1 The BREEAM assessment scheme aims to reduce the consumption of potable water through the use of water recycling systems and water efficient components. The BREEAM Wat 01 calculator related to the water consumption assigns at a certain percentage of improvement in the water consumption a number of BREEAM credits up to a maximum of 5. A 65% improvement represents an exemplary performance. Furthermore, the BREEAM provides other detailed sections that regard water monitoring (Wat 02), water leak detection & prevention (Wat 03) and water efficient equipment (Wat 04).

2 Category 2 of the Code for Sustainable Homes establishes a scale of credits (from 1 to 5) that corresponds to the water consumption (litres/person/day). A consumption of  ≤ 80 l/p/day corresponds to 5 credits that is the maximum number of credits achievable in order to have a better performance.

3 Part G of the Building Regulations 2010 establishes that rain water and grey water can be used for WC, washing machines and irrigation, an appropriate risk assessment has to be carried out in order to avoid waste, misuse, undue consumption or contamination of wholesome water. Furthermore, the new dwellings have to achieve a water efficiency standard of 125 litres use of wholesome water per person per day.

Considering a typical household, the rainwater harvesting can reduce the water requirements by 70%- up to 85% if the rain water supplies also hot water systems.

In order to design a rainwater harvesting system main points have to be assessed.

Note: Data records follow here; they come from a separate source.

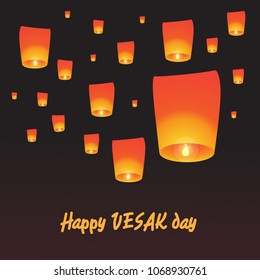 Happy Vesak Day. This is the great day of Buddhists. With lanterns background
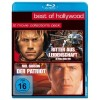 BEST OF HOLLYWOOD - 2 Movie Collector's Pack 14 (Ritter aus Leidenschaft / Mel Gibson - Der Patriot)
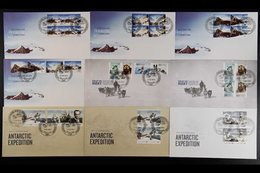 2010-2014 FIRST DAY COVERS CASEY STATION Superb Collection Of Illustrated Unaddressed All Different First Day Covers Can - Australian Antarctic Territory (AAT)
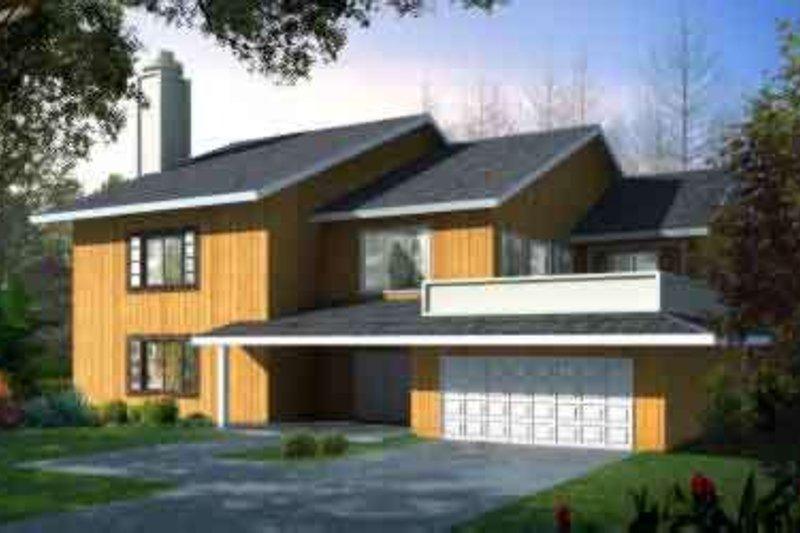 Modern Style House Plan - 3 Beds 2.5 Baths 2557 Sq/Ft Plan #1-1462 Exterior - Front Elevation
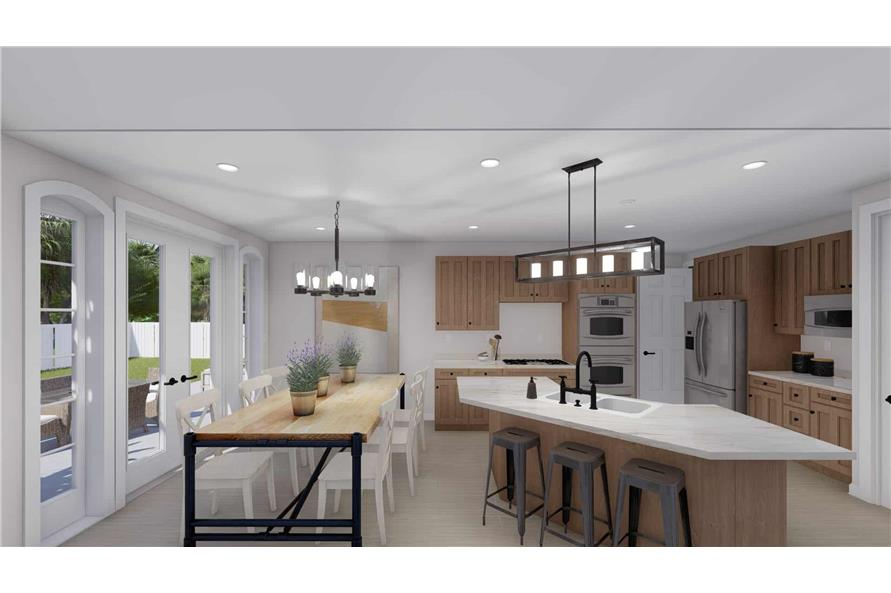 Kitchen of this 2-Bedroom,1831 Sq Ft Plan -187-1004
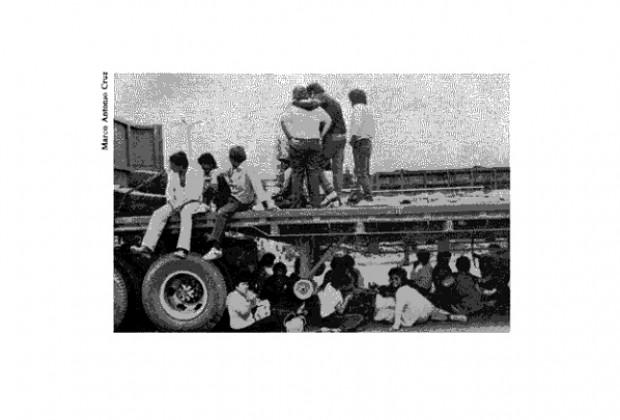 """Trabajar en Puebla: """"Quiten los bozales a los perros…"""" Volkswagen, la huelga de 1988"""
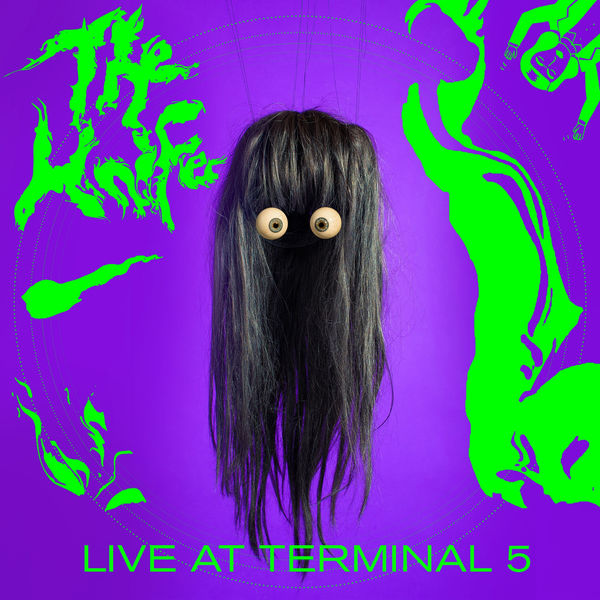 The Knife - Live at Terminal 5 (2017)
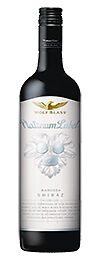 Wolf Blass Platinum Label Shiraz 2009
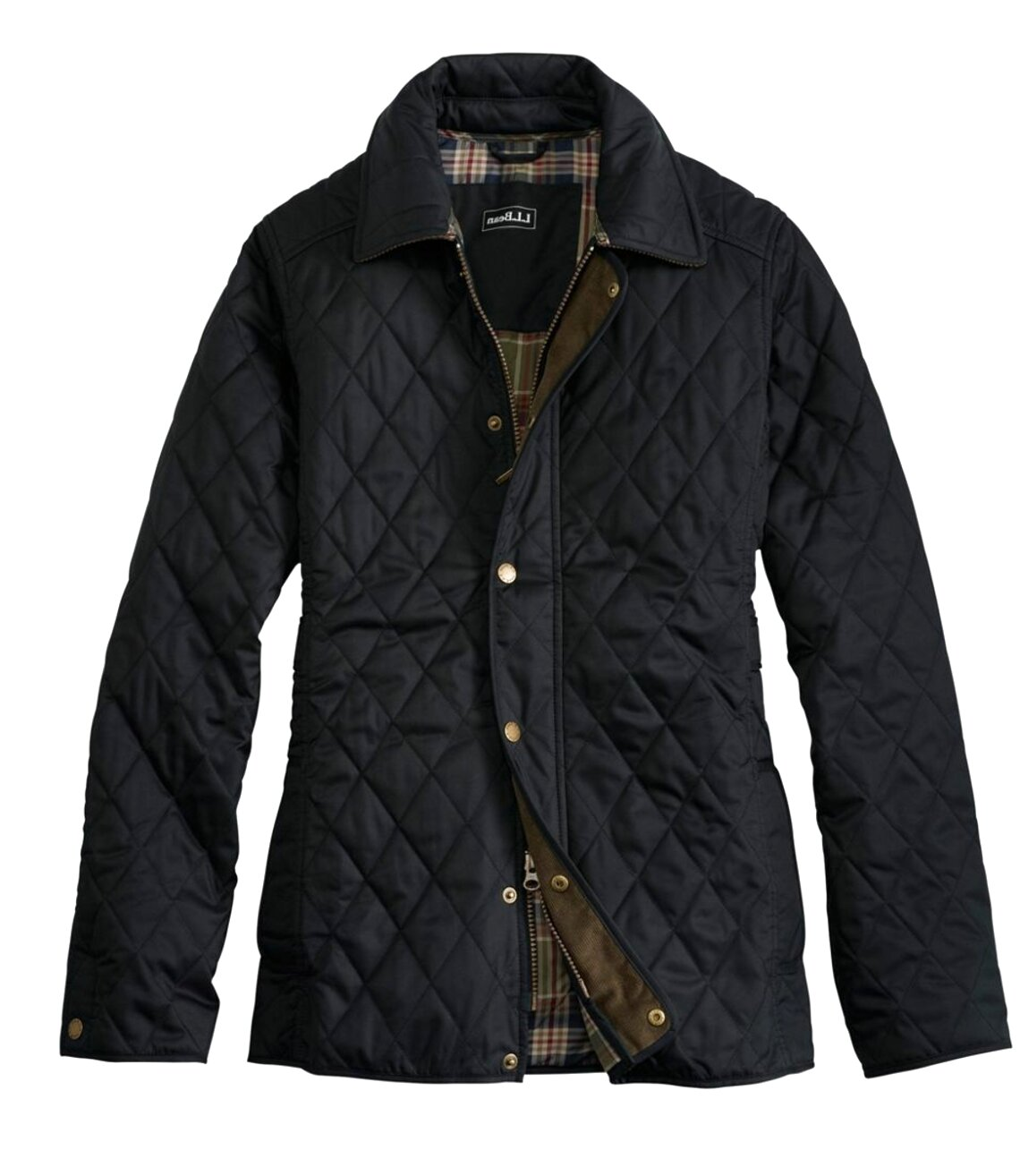 womans padded jackets for sale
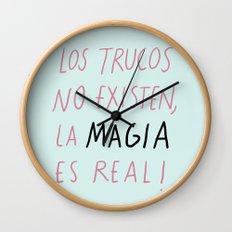 La magia Wall Clock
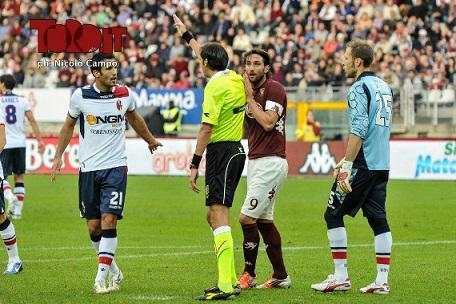 Gervasoni, l'arbitro che è costato l'Europa al Toro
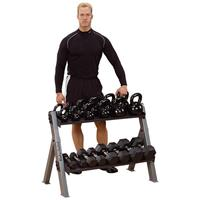 Body-Solid Dual Dumbbell & Kettlebell Rack
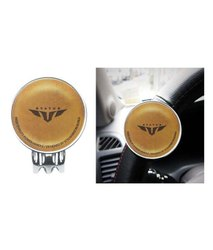 Status Wiz Power Steering Knob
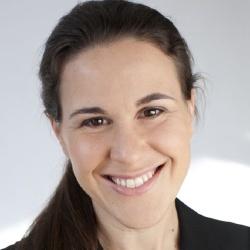 Antonia de Rendinger - Actrice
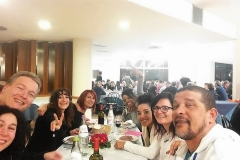 ANNO-ACCADEMICO-MARIO-QUINTIN-2017-20187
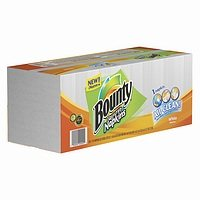Bounty Quilted Napkins, Everyday White 320 ea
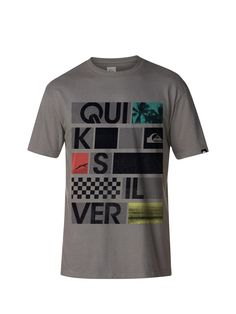 Stonesteps T-Shirt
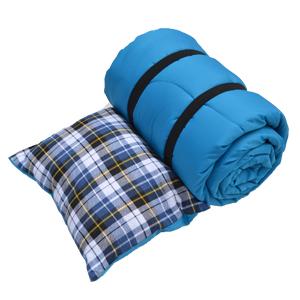 pillow & packing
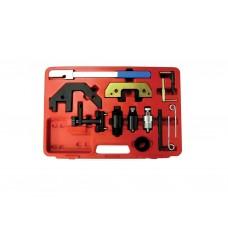 Engine Timing tool BMW diesel engines 1998 to 2008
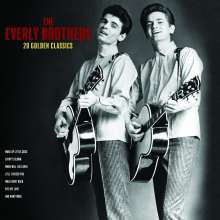 The Everly Brothers: 20 Golden Classics (180g), LP
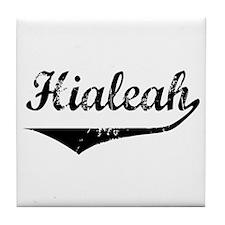 Hialeah Tile Coaster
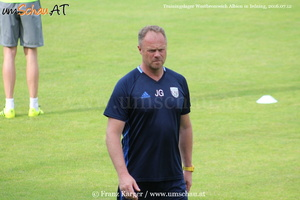 160712-Trainingslager-Westbromwich-Irdning-IMG 2465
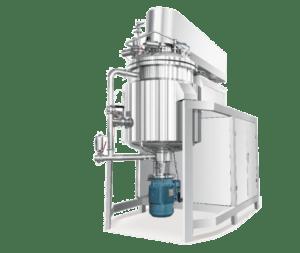 SPASPC vacuum emulsifying machines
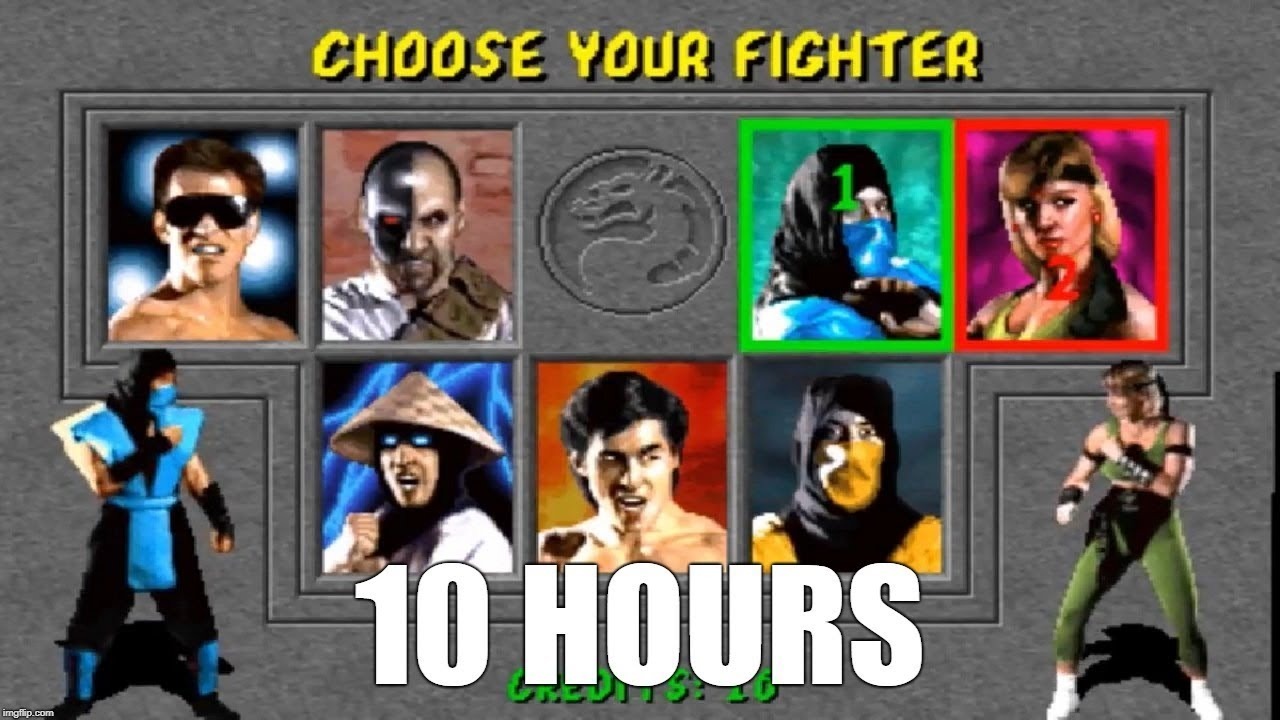 Mortal Kombat 1 (Arcade) - Character Select Theme Extended (10 Hours)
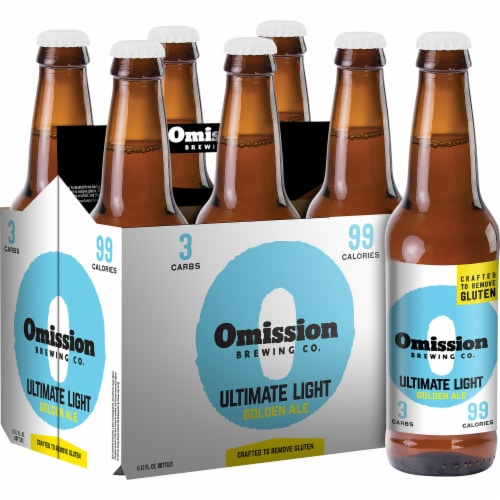 Omission Brewing Co. Gluten Free Ultimate Light Golden Ale Perspective: front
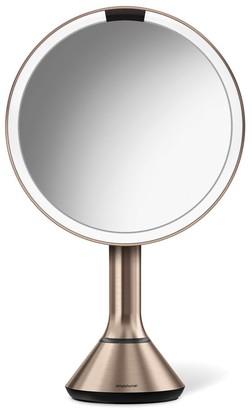 """Simplehuman 8"""" Sensor Makeup Mirror With Brightness Control"""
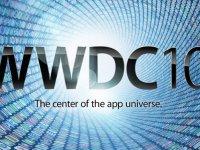 Apple anuncia para el 7 de junio la Conferencia Mundial de Desarrolladores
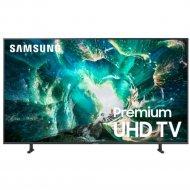 LED Телевизор «Samsung» UE65RU8000UXRU.
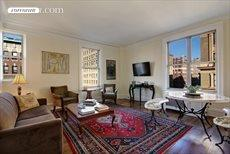 780 West End Avenue, Apt. 10E, Upper West Side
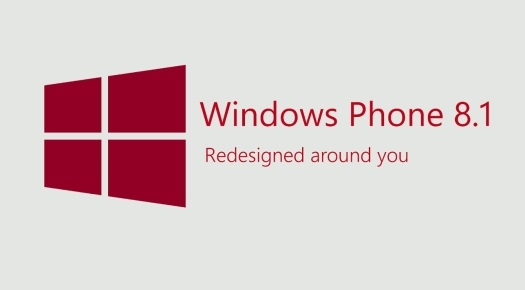 Microsoft официально представила Windows Phone 8.1 и цифровой ассистент «Кортана»
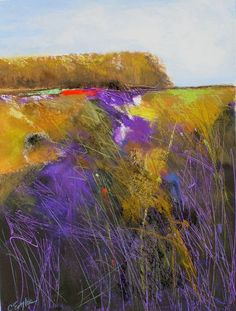 Daily Painters Abstract Gallery: Violet Marsh Ten, abstract landscape by Carol Engles Abstract Landscape Painting, Landscape Art, Landscape Paintings, Abstract Art, Landscape Watercolour, Contemporary Landscape, Contemporary Paintings, Pastel Art, Pastel Paintings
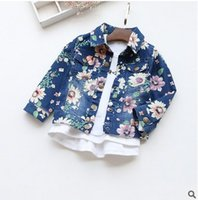 Wholesale Europe Style Baby Girls Denim Coat Fashion Floral Printed Long Sleeve Cowboy Casual Children Jacket Autumn Flower Kids Outwear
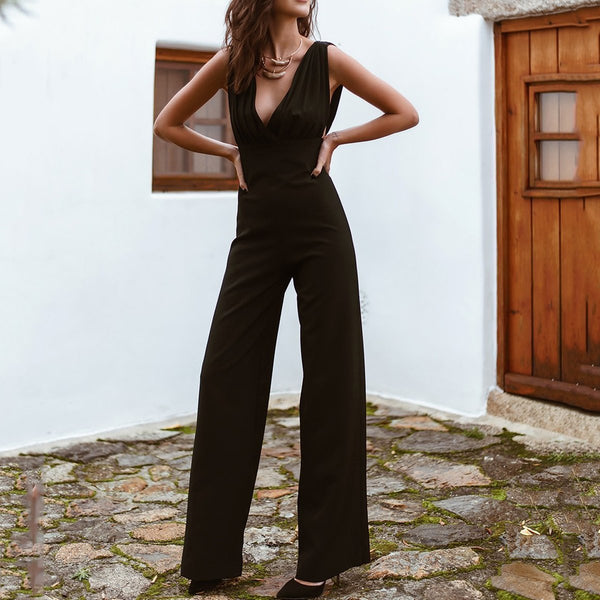PMS Jumpsuits Black / s Sleeveless Plain Wide Leg Jumpsuit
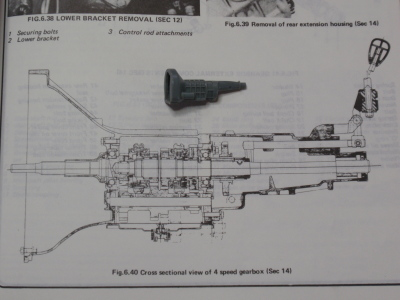 ブルエンジン4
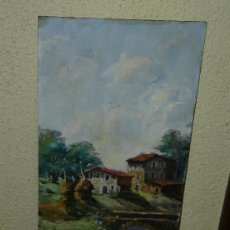 Arte: OLEO / TABLEX - FIRMADO RIBERA - PAISAJE. Lote 34754258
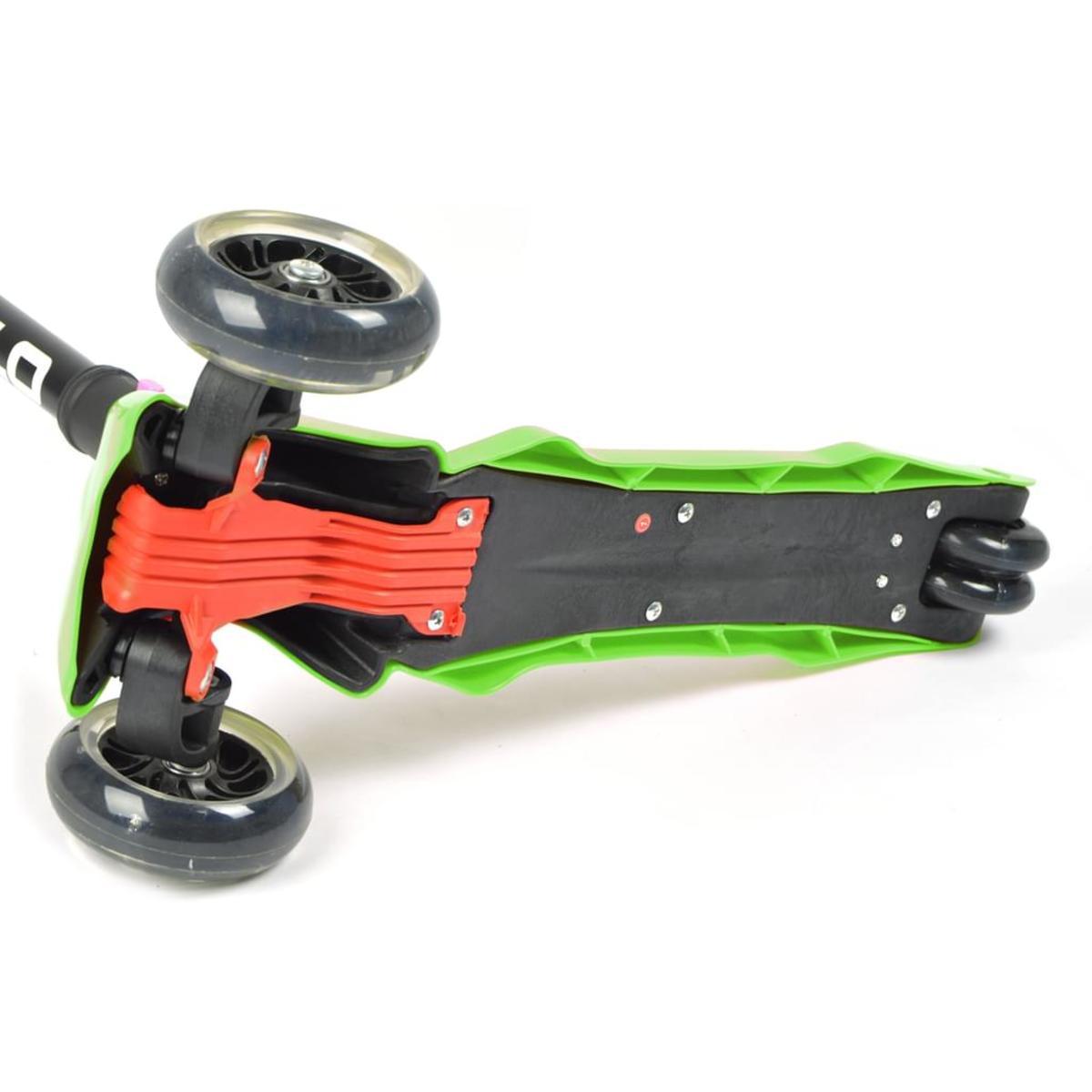 Bild 4 von Apollo Scooter - Candy Racer LED - Grün - Kinderscooter ab 3 Jahren, faltbarer Kickboard-Scooter mit  LED Leuchtrollen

–          Decide the demand of the water. This is linked with the average consumption of water in the house, is determined by both number of people and outdoor and indoor activities.

Indoor activities:

Consumption of a water-conserving household =   25 – 50 gallons per person per day

Outdoor activities:

It depends on the season, in summer more water is used for irrigation

–          Rainwater availability. This depends on the site characteristics in terms of climate conditions which determine the volume of rainfall along the year. The periods without rain have to be considered as well as the high-density rainfall months. The availability from every single month has to be considered in order to size the system and enable a continuous water availability.

–          Determinate the collection surface and the quantity of water that can be captured. The collection surface can be located in different points of the building in order to collect the highest quantity of rainwater. The collection surface has to be dimensioned to consider the water demand as well as the volume of rainfall.

Collection surface = 0.62 gallons per square foot per inch of rainfall 

The above data are linked with the different climate locations, an average value has been considered.

The illustrated points give a general method and first approach that can be used in the starting design process of a rainwater system.